MARIA RESSA, MACLEISH, FILIPA MELO, CHANTAL THOMAS & TEJUCUPAPO

 

 Ao som de Umbrales (2018), Le Repas du Serpent (2004), Retour a la Raison (2004), Espectros de Água (2021), Rabeca (2021), Céu da Boca (2021) e Ronín (2021), da premiada violoncelista, compositora, musicista, pesquisadora e docente Iracema de Andrade.

 

TRÍPTICO DQP: - Cio do amanhecer... - O que é da vida (vem de, vai pra) outra! E eu com as perguntas de Gauguin nos lampejos do dia em plena madrugada. Que segunda ou sei lá relógio ou calendário, sem hoje nem onde, tudo se consome em erros e enganos. Quanta rebordosa na lição de Archibald MacLeish: Só existe uma coisa pior do que aprender com os erros - é não aprender nada com eles... Mesmo assim entoei o Hino de Akhenaton ao ver a estrela de Bandeira, como se vivesse no campo de Auta de Souza ou na palidez do inverno de Pessoa. E na do futuro de Sophia Breyner fui pelas quatro e meia de Bukowski e por toda de Affonso Romano de Sant’Anna, pensando com José Godoy Garcia e tecendo com João Cabral. Mudagora: destampou chuva de enxurrada lavando o meu país, enquanto assobiava as estranhezas dos lugares, a ligeireza do tempo e sentia o que jamais entendi.

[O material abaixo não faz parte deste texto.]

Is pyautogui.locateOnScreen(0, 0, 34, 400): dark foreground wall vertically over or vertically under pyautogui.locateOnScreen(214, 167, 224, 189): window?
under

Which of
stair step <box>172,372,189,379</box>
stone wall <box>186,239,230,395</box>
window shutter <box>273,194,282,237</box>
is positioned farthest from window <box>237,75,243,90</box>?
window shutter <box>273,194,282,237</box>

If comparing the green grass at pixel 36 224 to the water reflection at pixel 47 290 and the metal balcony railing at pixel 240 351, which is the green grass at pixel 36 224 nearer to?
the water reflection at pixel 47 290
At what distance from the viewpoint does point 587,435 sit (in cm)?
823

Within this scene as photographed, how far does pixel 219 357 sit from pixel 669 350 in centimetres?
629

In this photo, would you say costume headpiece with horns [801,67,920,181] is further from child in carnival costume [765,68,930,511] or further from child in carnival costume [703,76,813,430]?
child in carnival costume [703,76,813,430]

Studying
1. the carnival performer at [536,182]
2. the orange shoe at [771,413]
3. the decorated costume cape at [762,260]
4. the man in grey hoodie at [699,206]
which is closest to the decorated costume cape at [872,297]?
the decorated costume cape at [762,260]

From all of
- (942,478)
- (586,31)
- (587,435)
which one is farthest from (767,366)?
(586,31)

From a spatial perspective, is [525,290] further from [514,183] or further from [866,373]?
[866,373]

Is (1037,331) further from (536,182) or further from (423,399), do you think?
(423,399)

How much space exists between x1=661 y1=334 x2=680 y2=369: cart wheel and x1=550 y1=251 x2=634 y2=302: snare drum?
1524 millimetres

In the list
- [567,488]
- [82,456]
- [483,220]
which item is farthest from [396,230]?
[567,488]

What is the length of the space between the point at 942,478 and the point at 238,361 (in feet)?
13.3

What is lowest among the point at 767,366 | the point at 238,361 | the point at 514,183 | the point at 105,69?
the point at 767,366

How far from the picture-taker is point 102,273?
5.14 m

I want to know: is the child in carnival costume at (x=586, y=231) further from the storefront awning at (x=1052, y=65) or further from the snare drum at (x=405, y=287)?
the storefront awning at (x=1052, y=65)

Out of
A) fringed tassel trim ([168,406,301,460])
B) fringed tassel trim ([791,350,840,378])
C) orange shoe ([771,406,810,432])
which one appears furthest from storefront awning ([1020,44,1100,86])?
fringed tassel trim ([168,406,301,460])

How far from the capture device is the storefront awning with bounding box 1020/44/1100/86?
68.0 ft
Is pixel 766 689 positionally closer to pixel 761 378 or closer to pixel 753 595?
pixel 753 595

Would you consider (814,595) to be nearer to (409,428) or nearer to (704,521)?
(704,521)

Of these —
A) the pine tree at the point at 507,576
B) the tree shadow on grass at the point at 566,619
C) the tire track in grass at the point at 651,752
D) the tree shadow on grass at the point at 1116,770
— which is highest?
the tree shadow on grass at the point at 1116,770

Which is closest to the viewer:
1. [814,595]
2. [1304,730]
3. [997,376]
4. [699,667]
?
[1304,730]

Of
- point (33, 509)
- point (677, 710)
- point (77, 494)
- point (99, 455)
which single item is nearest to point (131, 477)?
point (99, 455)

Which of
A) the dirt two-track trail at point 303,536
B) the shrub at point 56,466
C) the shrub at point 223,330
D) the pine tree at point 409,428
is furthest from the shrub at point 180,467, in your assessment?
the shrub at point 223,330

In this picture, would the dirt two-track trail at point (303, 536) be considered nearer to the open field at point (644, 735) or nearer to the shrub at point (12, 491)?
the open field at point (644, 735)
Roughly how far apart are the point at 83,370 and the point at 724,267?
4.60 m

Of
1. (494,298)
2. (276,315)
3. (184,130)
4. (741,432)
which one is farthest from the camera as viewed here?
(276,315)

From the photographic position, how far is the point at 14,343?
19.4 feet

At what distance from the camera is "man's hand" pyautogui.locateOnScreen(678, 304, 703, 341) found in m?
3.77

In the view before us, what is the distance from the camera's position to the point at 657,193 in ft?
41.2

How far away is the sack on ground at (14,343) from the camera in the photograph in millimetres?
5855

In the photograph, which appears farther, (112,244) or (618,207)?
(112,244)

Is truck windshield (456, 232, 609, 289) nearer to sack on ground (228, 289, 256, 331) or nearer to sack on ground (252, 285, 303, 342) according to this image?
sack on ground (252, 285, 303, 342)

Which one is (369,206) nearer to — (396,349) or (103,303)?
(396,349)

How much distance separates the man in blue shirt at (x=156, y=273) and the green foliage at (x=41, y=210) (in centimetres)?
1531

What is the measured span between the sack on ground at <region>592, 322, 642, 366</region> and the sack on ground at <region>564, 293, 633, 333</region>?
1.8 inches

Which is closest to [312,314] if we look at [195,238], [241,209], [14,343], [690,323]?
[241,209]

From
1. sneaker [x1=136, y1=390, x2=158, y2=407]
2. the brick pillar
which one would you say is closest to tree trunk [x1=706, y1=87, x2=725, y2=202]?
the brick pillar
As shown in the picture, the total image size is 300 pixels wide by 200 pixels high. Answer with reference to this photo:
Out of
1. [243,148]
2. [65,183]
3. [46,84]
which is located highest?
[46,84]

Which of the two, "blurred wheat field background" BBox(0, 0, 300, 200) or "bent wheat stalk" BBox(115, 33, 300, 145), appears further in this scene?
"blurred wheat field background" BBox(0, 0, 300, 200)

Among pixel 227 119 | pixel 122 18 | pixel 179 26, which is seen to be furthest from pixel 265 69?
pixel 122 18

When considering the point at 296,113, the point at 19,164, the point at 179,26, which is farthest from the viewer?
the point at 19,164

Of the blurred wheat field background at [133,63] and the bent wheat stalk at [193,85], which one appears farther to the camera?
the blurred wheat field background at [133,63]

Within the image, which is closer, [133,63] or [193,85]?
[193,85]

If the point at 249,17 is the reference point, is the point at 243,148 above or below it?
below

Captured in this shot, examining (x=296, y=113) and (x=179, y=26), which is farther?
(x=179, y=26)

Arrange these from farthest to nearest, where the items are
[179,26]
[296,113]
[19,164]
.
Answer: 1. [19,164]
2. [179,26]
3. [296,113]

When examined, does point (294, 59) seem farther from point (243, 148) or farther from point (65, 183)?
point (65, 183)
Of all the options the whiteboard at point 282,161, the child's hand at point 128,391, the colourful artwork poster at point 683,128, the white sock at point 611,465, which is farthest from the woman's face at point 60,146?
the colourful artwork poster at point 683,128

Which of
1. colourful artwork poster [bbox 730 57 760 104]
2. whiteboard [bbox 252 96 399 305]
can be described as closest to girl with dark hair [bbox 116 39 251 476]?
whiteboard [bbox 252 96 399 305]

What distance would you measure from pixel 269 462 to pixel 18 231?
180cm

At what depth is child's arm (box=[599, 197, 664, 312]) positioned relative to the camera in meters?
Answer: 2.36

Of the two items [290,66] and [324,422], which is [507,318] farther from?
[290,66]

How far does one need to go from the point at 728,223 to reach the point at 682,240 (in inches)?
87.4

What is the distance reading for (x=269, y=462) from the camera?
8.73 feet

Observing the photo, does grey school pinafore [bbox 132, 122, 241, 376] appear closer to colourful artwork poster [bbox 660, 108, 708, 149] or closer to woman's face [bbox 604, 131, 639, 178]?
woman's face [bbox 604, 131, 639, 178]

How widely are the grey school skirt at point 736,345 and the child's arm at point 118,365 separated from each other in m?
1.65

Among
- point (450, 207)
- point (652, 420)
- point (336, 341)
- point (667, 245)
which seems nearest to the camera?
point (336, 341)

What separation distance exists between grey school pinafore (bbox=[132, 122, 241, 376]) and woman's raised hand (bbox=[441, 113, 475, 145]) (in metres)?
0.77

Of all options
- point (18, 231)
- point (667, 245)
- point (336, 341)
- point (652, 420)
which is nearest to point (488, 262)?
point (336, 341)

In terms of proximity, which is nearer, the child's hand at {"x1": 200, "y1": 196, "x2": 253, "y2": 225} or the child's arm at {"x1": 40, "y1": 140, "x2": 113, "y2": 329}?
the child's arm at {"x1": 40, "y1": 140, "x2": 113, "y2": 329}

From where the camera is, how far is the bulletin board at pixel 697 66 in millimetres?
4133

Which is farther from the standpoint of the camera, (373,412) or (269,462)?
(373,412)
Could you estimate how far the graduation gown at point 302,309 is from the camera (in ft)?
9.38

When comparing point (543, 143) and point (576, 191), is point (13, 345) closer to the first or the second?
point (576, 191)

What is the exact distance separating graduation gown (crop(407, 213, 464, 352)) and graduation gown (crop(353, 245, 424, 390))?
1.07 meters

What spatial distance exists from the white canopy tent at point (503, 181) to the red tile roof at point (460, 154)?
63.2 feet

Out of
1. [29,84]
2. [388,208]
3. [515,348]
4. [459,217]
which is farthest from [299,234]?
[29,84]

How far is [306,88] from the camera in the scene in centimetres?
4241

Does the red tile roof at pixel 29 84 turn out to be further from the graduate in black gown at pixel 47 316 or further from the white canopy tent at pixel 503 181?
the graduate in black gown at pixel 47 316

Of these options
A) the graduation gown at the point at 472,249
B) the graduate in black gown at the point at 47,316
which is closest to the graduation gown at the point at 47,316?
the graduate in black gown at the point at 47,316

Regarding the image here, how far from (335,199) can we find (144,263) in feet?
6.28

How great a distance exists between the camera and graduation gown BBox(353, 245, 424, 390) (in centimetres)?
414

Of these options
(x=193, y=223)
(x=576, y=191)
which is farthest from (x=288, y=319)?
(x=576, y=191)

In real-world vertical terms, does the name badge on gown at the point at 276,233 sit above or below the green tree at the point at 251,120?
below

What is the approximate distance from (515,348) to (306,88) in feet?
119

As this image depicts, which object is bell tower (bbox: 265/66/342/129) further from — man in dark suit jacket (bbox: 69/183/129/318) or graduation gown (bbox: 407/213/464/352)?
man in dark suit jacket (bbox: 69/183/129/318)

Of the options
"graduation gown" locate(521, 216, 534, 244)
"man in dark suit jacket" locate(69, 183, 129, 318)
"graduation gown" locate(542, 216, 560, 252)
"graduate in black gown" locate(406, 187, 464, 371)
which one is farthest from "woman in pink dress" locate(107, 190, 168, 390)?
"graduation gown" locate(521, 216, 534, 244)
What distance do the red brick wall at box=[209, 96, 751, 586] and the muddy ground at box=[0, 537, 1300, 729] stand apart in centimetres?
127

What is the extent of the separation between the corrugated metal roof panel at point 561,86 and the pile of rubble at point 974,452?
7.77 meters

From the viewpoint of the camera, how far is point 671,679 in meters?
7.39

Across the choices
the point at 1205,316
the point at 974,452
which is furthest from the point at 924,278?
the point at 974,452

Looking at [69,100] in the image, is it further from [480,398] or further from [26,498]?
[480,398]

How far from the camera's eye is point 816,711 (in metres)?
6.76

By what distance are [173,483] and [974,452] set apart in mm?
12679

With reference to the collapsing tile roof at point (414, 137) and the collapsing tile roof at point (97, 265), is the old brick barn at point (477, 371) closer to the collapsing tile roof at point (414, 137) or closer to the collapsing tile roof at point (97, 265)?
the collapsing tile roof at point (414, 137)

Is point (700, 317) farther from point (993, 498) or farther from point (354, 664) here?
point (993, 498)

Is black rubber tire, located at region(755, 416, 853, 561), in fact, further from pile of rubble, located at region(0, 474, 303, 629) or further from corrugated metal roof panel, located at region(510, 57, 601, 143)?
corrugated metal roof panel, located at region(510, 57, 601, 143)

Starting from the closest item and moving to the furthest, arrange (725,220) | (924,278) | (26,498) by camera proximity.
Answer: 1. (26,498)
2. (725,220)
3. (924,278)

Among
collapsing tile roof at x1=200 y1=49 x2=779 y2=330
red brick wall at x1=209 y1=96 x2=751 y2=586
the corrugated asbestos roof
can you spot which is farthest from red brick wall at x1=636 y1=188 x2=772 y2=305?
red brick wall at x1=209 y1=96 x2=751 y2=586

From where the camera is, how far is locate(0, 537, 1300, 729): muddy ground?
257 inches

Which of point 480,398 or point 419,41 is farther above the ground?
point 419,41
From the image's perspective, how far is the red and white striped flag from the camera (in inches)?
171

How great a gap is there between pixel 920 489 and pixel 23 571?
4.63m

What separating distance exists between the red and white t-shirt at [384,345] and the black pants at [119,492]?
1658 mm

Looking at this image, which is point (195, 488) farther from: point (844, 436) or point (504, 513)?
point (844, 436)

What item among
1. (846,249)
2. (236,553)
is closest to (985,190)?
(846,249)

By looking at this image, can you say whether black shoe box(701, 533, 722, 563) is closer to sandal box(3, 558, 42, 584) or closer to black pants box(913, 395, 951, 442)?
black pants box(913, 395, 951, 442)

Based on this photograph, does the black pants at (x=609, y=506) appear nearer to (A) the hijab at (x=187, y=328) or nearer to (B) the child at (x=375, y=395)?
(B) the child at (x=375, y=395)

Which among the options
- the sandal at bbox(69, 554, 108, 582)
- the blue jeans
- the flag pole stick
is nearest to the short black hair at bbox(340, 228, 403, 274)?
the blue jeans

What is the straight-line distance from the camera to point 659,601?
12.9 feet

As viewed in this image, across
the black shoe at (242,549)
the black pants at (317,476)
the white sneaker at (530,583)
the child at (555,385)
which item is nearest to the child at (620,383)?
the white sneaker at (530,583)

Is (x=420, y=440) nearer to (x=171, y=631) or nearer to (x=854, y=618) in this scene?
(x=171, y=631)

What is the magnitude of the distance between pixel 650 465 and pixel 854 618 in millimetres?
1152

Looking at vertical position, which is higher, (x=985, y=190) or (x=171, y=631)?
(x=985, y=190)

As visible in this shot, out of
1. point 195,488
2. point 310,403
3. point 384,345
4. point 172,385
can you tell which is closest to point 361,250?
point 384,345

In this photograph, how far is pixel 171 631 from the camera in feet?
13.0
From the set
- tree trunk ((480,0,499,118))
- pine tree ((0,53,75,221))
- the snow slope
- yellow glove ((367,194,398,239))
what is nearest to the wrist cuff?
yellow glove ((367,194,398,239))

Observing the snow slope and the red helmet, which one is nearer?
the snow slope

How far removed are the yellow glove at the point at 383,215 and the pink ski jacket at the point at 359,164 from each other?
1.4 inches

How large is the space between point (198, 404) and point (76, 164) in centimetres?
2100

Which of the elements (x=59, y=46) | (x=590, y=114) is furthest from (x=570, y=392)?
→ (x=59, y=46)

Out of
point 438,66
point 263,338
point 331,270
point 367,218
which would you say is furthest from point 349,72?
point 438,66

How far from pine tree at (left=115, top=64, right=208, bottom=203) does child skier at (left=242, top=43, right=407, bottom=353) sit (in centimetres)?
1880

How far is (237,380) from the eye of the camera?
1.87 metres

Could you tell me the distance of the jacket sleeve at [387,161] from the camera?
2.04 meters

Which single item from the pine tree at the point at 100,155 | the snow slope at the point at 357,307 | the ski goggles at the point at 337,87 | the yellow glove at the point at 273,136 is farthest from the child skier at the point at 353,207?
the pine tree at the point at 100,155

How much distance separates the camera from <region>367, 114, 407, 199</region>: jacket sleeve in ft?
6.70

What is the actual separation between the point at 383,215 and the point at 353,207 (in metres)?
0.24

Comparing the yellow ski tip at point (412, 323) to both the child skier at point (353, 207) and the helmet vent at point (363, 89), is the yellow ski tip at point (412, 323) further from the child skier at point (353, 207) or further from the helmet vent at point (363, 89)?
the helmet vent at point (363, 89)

Sim, o sorriso se tornou espasmo com Maria Ressa: Sempre faça a escolha de aprender... Durante toda a minha vida, quando me deparo com uma decisão difícil, sempre me pergunto - onde posso aprender mais. Faça a escolha de aprender... E eu só pedia que não arrancassem minhas pálpebras, não fincassem dores no meu peito, não vazassem meus olhos, nem triturassem minhas unhas e dedos, não me dissessem de adeuses, nem fustigassem cem por cento meu coração, senão, sóis e lás, larilarás, bemóis, frases sem aspas, hemistíquios no impasse: nada cessava tampouco, pelo menos precisamos viver um pouco de paz...


 

A todo vapor... – Imagem: Report from Rockport (1940), do artista estadunidense Stuart Davis. - Maneiroutra: tinaceso, espreitubíqua; senão, cochilo de cachimbo entre pequenidades, era quase meio dia. Bem o diz Filipa Melo: Morremos todos de excesso ou falta de amor, que morremos todos do coração, acreditem!... Sim e isso porque o humano morre em cada um, essa a surpresa no meio do flagelo: todo o mundo vasto de desunião fundamentalista, feições desafinadas, os escarros da sorte se mantem tanto de besta e miserável, mais do que nunca. Melhor a tirada de Chantal Thomas: Na sociedade moderna há muito lazer e pouco prazer... Sim, todas as carências na supremacia, como se fossem dilacerados sábados pelas esquinas medievais, com suas palavras estranguladas e nenhum nome ficou ao exorcizar a história infame no charco silencioso, ocos ouvidos pelas labaredas dos pesadelos e eu apenas viver no que resta, sem querer saber o que será de mim...

 


Ares de Tejucupapo... – Imagem: arte de Tereza Costa Rêgo. – Quandepois, a vida triunfa de tarde. Afinal, nem só de inferno se vive, vezoutra o paraíso pouquinho, mas vale a pena. E era Clara entre outras anônimas Marias, jeito pontual, havido e devido, um sorriso de quem solta balões em festa. Olhou-me de seu, marisqueira unhas na terra: livrou-se da pilhagem holandesa apenas com pedras, pano, chuços e água quente com pimenta no Monte das Trincheiras, era a insurreição do Porto do Ferreira, muito tempo atrás. Hoje não, agora dia de sururu, ostra, aratu, mariscos outros no chão da maré, as cacimbas em que só eram abris recorrentes, alma senão feliz, satisfeita. E me dizia Langston Hughes: Agarre-se a seus sonhos, pois, se eles morrerem, a vida será como um pássaro de asa quebrada, incapaz de voar... A vida é para os vivos. A morte é para os mortos. Deixe a vida ser como música. E morte uma nota não dita... Ajeitou os afazeres, lavou as mãos e com afeto redobrado deitou os ombros ao poente enquanto eu apenas fagulhas das narinas de setembro, os suores lascivos e ela se enramava imantada com as ancas ondulantes de sibila ungida. Sorvia seu jeito, servo a servia. Lá pras tantas tudo descansava boquinha da noite, foi aí um lance na paisagem escura e seu púbis orvalhado abriu meu cofre fálico com um beijo no crepúsculo da garganta. Ah, perdi meu rosto no solfejo brando dela e me fiz por suas pálpebras celestes, o seu delíquio tirando fino à beira do Aqueronte, a vida breve e vã, os prazeres ficaram na promessa da eternidade, nada esqueceria. E dela a hestória e o amor. Até mais ver.